Donauwörth - Eingefleischten Tatortfans ist der Name Joe Bausch auf jeden Fall geläufig: Der 65-Jährige ist als Gerichtsmediziner Dr. Joseph Roth aus dem Kölner "Tatort" bekannt. Auch im wahren Leben ist Bausch Arzt an einem sehr speziellen Arbeitsplatz: Seit 32 Jahren arbeitet er in der Justizvollzugsanstalt im nordrhein-westfälischen Werl, einem Hochsicherheitsgefängnis mit rund 1000 Insassen, die dort zum teil sehr lange Haftstrafen verbüßen. Neben seiner Tätigkeit als Arzt und Schauspieler ist Bausch außerdem Autor. Gestern Abend plauderte Bausch im Pfarrsaal des Münster Pfarrheims in Donauwörth über seinem Berufsalltag und las aus seinem neuesten Buch "Gangsterblues".

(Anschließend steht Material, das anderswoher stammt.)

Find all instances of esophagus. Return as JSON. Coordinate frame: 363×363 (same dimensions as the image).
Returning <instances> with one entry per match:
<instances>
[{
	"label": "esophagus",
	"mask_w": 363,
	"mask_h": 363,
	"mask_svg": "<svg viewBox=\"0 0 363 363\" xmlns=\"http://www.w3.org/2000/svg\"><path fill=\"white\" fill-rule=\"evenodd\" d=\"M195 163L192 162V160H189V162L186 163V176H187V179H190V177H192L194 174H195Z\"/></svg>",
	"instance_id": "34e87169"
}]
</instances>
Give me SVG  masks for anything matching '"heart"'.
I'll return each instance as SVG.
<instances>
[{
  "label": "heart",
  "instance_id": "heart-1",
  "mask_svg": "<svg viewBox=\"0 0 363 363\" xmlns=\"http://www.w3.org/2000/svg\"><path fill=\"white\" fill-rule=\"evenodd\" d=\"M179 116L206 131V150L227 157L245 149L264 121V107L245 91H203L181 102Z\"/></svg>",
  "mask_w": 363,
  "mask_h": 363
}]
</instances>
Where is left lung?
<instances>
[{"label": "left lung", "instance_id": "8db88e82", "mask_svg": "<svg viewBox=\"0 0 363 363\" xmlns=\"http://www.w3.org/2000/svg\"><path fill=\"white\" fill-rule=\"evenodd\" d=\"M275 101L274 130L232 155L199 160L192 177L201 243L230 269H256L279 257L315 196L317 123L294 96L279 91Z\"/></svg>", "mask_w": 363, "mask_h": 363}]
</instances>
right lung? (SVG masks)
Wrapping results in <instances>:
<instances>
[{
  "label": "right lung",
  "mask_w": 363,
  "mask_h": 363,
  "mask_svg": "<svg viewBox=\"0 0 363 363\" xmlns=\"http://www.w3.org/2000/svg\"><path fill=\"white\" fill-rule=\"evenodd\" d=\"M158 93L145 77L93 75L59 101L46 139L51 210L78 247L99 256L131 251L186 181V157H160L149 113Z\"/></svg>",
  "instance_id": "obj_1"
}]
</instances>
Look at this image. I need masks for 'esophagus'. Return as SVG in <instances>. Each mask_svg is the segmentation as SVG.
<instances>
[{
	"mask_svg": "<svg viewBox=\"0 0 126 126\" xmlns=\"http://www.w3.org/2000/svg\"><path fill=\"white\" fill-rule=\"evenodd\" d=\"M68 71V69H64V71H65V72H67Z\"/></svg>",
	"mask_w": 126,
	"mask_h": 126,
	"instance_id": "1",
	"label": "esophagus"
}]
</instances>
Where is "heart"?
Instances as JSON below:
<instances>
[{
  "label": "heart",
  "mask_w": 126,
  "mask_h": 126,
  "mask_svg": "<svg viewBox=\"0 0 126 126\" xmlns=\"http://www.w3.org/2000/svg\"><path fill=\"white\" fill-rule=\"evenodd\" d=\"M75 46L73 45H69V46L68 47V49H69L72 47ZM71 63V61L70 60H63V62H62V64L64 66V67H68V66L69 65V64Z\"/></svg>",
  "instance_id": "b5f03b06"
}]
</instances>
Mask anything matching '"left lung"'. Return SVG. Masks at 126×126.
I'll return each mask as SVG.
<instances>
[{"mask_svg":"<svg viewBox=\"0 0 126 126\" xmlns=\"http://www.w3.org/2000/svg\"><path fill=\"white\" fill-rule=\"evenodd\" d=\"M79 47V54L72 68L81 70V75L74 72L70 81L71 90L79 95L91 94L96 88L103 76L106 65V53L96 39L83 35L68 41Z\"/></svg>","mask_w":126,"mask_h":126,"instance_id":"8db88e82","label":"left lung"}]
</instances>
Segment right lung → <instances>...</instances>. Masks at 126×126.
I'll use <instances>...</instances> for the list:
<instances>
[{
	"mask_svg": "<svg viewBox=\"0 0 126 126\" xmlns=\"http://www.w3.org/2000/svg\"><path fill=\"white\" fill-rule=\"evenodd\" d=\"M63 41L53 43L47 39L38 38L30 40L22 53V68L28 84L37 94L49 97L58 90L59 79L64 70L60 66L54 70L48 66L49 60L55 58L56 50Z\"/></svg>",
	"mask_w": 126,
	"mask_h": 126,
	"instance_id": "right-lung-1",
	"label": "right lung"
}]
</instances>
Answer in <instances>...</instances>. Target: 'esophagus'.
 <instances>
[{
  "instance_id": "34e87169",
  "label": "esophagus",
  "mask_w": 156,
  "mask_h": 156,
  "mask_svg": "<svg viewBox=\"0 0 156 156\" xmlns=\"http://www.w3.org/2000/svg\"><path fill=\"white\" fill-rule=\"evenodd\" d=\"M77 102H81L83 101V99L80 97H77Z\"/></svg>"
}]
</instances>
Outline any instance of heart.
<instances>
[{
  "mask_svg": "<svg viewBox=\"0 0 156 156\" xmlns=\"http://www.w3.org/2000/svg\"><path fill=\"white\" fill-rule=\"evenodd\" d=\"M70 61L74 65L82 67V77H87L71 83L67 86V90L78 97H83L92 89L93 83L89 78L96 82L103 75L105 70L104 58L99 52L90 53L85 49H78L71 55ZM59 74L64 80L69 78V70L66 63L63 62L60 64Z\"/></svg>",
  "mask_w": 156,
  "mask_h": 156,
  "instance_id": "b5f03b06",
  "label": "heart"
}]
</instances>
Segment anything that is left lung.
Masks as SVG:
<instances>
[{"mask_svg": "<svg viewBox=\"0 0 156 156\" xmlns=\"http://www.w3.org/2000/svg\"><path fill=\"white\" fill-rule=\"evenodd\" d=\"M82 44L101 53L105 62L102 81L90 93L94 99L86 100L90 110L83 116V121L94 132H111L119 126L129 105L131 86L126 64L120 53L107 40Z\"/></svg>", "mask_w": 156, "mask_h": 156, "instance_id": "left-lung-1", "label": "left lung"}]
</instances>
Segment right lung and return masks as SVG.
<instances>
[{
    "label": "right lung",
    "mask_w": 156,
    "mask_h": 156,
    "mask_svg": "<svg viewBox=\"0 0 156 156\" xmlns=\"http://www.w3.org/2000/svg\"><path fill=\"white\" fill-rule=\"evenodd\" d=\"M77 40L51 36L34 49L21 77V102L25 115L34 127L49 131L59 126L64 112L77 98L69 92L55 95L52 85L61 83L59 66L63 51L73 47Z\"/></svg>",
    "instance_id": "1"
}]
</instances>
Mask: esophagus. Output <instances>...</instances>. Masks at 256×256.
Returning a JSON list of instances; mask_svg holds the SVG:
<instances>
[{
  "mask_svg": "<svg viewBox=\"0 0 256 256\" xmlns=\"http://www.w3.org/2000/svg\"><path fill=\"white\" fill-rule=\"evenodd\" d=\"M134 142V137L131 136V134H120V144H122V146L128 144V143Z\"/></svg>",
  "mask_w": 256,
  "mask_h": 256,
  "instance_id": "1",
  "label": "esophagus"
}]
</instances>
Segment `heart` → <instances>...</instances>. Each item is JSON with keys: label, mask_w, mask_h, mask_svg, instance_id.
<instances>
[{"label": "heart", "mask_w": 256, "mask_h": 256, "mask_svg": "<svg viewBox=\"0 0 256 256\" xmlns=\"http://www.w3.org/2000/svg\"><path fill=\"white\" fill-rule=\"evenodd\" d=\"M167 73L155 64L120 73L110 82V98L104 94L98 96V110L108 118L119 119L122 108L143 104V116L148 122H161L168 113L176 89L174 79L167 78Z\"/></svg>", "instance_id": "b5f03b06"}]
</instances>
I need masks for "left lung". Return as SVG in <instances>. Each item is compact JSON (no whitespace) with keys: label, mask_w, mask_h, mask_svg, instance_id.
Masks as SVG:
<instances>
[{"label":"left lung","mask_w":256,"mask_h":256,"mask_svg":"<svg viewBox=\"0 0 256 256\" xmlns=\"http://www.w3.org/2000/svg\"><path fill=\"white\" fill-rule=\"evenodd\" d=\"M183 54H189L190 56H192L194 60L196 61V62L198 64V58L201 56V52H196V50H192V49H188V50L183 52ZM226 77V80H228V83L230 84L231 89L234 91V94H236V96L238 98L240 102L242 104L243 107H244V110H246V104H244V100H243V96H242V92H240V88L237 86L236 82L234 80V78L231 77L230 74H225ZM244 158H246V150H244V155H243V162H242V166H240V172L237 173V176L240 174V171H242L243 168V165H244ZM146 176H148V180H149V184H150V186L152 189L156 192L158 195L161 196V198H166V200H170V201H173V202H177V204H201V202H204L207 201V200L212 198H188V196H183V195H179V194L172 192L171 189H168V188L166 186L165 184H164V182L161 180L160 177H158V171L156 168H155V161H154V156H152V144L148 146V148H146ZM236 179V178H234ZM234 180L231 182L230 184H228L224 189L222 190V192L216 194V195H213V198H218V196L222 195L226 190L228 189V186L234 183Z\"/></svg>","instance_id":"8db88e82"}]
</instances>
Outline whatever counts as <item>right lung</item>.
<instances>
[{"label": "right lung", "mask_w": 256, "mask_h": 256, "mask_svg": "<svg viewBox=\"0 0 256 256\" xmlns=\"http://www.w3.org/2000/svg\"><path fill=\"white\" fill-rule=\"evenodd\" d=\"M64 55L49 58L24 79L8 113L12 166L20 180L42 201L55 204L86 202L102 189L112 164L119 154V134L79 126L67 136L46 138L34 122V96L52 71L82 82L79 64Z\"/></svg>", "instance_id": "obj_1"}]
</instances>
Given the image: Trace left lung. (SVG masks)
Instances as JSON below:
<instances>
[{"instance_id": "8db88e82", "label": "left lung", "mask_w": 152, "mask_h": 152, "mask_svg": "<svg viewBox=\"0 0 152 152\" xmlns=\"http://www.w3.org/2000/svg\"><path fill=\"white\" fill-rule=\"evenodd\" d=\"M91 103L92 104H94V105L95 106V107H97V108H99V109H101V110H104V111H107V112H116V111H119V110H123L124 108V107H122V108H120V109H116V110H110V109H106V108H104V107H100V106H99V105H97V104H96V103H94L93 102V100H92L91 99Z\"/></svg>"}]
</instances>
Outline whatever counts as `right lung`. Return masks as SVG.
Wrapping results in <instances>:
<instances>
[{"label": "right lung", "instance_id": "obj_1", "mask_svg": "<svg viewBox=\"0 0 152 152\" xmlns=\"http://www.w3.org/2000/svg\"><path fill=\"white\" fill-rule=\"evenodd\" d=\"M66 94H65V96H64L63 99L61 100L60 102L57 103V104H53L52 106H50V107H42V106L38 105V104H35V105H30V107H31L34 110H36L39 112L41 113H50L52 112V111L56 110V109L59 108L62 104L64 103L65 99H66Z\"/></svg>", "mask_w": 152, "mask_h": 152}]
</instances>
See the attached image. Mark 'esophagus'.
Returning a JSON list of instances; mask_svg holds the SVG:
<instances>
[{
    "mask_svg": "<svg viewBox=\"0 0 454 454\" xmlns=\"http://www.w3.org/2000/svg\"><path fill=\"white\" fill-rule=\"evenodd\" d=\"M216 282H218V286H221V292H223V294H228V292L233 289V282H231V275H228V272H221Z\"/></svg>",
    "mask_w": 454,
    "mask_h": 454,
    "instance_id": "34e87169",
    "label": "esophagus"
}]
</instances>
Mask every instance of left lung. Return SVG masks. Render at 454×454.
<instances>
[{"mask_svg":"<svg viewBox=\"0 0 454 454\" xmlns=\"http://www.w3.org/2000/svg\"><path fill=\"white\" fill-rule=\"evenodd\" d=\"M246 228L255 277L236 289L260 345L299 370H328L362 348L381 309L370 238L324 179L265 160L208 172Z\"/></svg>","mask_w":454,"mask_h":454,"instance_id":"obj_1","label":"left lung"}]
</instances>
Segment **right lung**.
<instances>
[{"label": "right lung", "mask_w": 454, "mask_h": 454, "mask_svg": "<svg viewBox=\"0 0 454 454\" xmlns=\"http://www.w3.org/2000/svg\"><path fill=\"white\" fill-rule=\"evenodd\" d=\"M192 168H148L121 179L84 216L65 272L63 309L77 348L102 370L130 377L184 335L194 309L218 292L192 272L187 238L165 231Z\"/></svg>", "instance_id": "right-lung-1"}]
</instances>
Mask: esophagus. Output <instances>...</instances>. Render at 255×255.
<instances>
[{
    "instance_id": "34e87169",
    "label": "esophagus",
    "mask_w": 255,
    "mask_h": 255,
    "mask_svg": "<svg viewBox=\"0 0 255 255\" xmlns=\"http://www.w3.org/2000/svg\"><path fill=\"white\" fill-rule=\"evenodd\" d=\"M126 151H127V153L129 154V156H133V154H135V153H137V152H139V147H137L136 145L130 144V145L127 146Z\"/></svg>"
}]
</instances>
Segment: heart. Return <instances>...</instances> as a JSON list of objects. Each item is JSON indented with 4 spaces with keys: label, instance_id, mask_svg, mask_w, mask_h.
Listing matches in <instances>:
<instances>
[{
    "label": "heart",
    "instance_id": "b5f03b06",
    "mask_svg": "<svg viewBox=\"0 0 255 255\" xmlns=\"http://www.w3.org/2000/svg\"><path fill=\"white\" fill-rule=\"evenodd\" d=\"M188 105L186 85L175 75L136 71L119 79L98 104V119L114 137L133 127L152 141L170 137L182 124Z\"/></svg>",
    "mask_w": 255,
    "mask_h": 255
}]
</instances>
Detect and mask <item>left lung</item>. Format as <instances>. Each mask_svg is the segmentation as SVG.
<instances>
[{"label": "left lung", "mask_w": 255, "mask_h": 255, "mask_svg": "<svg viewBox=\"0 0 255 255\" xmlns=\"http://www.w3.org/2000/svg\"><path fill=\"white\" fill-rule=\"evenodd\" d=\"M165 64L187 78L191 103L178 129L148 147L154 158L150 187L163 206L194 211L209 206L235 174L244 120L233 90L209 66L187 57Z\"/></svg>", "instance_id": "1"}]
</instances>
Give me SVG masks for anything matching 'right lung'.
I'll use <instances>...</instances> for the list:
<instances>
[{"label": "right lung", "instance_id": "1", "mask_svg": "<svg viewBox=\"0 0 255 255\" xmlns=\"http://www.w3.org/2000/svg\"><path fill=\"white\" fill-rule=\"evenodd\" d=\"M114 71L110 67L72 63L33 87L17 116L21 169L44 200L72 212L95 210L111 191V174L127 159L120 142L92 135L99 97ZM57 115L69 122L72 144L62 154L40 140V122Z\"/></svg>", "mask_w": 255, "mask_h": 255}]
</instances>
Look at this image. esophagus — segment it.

Die Patienten von Bausch sind größtenteils Mörder, Totschläger und Pädophile. In seinem Arbeitsalltag hat es Bausch mit den ganz schweren Jungs zu tun. Und genau von seinem Alltag mit diesen Schwerverbrechern erzählte Bausch gestern Abend. Er gewährte den zahlreich erschienenen Besuchern einen Einblick in eine Welt der Fremdbestimmung. Eine Welt, die geprägt ist von verschlossenen Türen und Misstrauen, das so tief geht, das nicht einmal ein Schwerverbrecher dem anderen vertraut, geschweige denn seine Nächte in dessen Griffnähe verbringen möchte. Ebenso eine Welt in der der neue Arzt im ersten Jahr diverser Straftaten beschuldigt wird – einfach um zu schauen, wie dieser reagiert. Das ist nicht der nächste Krimi in dem der 65-Jährige mitspielt, sondern der ganz gewöhnliche Alltag von Joe Bausch. Der sympathische und charismatische Hesse versteht es aus dem Nähkästchen zu plaudern und trotz des ernsten Themas, sein Publikum regelmäßig zum lachen zu bringen. Denn auch im Knast passieren kuriose Dinge.
Vom Arzt zum Autor
Zum Schreiben sei er gekommen, so erzählt Bausch, nachdem er durch unzählige Talkshows getingelt war, aber nie dazu gekommen das loszuwerden, was er der Öffentlichkeit eigentlich vermitteln wollte. Zudem seien auch 50 % der Fragen, die ihm gestellt wurden immer die gleichen gewesen: "Fast immer wurde gefragt, was am Montag nach der Ausstrahlung des Tatorts in der Sprechstunde los war." Das, so Bausch weiter, interessiere seine Patienten eigentlich gar nicht mehr. Viel interessanter sei es hingegen gewesen, wenn er mal wieder als Verbrecher zu sehen war und er zeigen konnte, dass "der Alte"es noch kann, erzählt Bausch mit einem Augenzwinkern.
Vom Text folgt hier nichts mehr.